## Directive A
Rewrite the forum thread on Gandalf's name starting with "## jchurchster (Jul" and going on through "Southerner (Jul 5, 2022)", changing every "Tolkien" in that stretch to "J.R.R. Tolkien".
## Directive B
Carry the forum thread on Gandalf's name forward, picking up right after its final line.

# "I am Gandalf, and Gandalf means me"



## Mr.Underhill (Apr 1, 2021)

What does he mean by that?


----------



## Shadow (Apr 1, 2021)

Just what he says.


----------



## Mr.Underhill (Apr 1, 2021)

Shadow said:


> Just what he says.


 But does he literally mean the word Gandalf means me?. Or is he just being oblivious to "Gandalf is himself?"


----------



## Elthir (Apr 1, 2021)

Whatever Gandalf's actual Westron name is (we don't know, but it's not "Gandalf"), the meaning would be something like "*Elf with a (magic) staff*".

🐾


----------



## Shadow (Apr 1, 2021)

Mr.Underhill said:


> But does he literally mean the word Gandalf means me?. Or is he just being oblivious to "Gandalf is himself?"


He’s just being friendly and playful. I don’t see it being anything deeper than that.


----------



## jchurchster (Jul 5, 2022)

He does mean something. The name is Old Norse and most likely means "wand or staff" (gand) + elf (alf). It's taken from the name of a dwarf in the Volupso, in the Elder Edda. The name of persons and the significance attached to them are very important to Tolkien. Tom Shippey discussed the importance of names to Tolkien in the _Road to Middle Earth._


----------



## Squint-eyed Southerner (Jul 5, 2022)

## Information shown
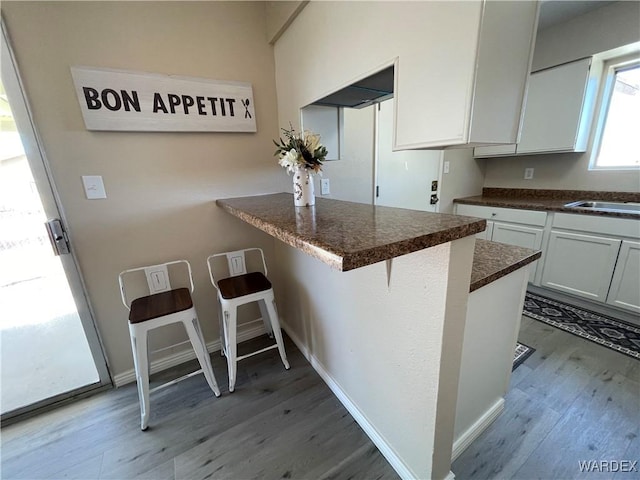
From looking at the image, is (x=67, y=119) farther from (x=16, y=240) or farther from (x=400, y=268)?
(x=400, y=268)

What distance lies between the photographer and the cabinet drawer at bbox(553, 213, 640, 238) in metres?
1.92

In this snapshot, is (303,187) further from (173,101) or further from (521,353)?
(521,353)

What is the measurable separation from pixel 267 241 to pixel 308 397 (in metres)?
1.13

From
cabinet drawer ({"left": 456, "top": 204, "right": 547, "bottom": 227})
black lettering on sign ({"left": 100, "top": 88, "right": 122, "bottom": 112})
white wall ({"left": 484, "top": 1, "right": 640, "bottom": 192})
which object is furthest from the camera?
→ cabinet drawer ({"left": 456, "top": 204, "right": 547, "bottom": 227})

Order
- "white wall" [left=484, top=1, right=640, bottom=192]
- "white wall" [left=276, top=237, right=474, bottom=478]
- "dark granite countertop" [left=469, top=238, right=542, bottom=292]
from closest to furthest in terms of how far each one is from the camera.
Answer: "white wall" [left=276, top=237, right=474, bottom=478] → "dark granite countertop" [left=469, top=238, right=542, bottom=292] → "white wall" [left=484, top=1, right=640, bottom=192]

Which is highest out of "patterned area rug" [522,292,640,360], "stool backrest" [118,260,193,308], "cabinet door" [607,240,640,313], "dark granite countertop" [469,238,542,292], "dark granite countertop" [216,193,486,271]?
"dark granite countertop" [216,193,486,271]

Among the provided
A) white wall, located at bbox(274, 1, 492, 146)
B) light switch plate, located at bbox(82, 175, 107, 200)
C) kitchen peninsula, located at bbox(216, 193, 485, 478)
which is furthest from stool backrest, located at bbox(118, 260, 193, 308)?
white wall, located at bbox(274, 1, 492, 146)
---
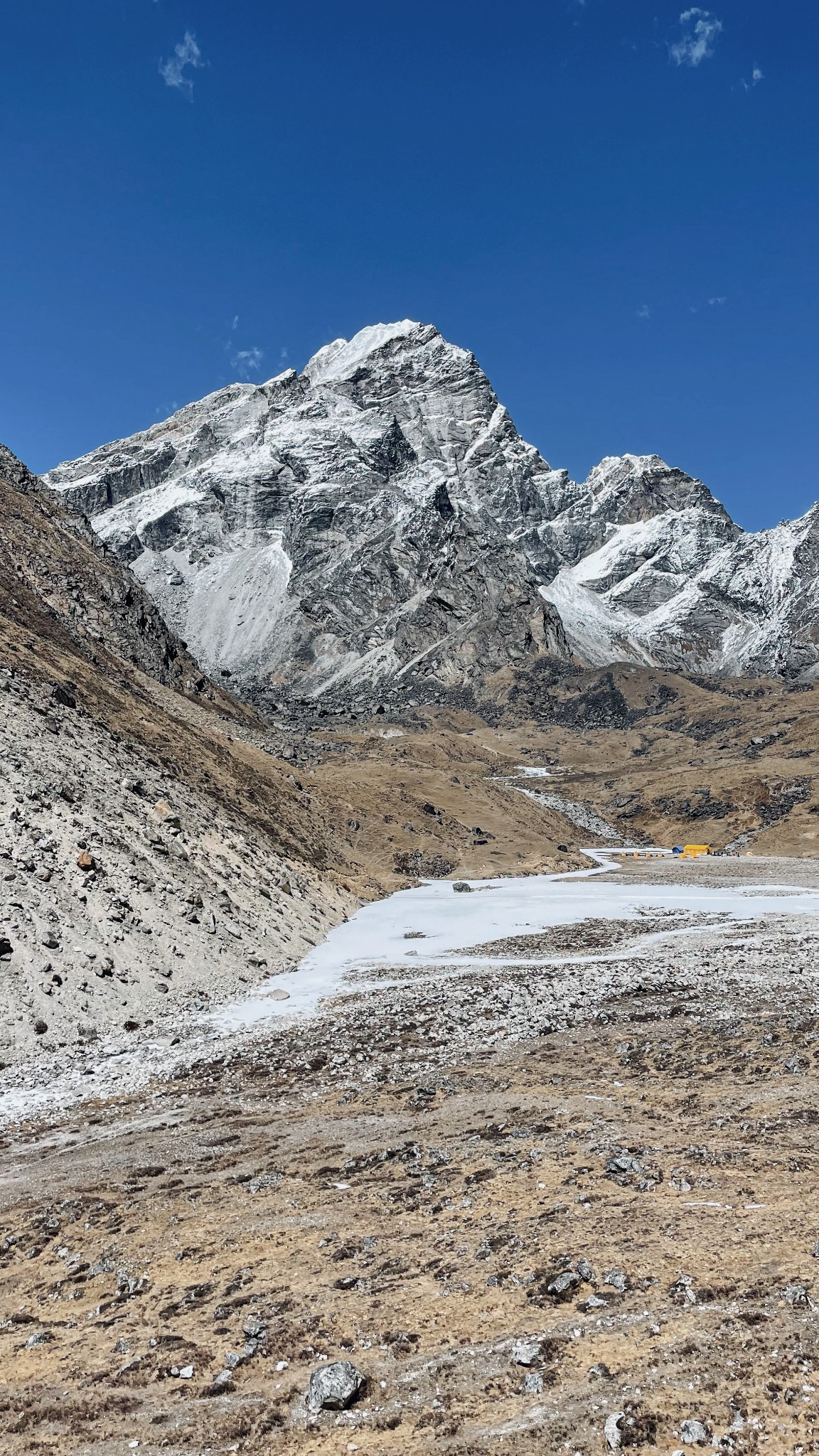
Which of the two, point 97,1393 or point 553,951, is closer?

## Expected output A
## jchurchster (Jul 5, 2022)

He does mean something. The name is Old Norse and most likely means "wand or staff" (gand) + elf (alf). It's taken from the name of a dwarf in the Volupso, in the Elder Edda. The name of persons and the significance attached to them are very important to J.R.R. Tolkien. Tom Shippey discussed the importance of names to J.R.R. Tolkien in the _Road to Middle Earth._


----------



## Squint-eyed Southerner (Jul 5, 2022)

## Expected output B
And Tolkien even made reference to this in his essay on the Istari.

BTW -- Welcome to the forum, jchurchster! If you'd like to introduce yourself "formally", and say something about your particular interests, don't forget our New Members forum:








New Members


Meet and greet the newest TTF members. -- [ One thread per new member only! ] --




www.thetolkienforum.com


----------



## Elbereth Vala Varda (Jul 5, 2022)

jchurchster said:


> He does mean something. The name is Old Norse and most likely means "wand or staff" (gand) + elf (alf). It's taken from the name of a dwarf in the Volupso, in the Elder Edda. The name of persons and the significance attached to them are very important to Tolkien. Tom Shippey discussed the importance of names to Tolkien in the _Road to Middle Earth._


This is true. Gandalf also quite literally meant "wand-elf" and accurate description indeed. I believe he had a wand in The Hobbit, so this makes more sense in TH than LOTR.


----------



## Squint-eyed Southerner (Jul 5, 2022)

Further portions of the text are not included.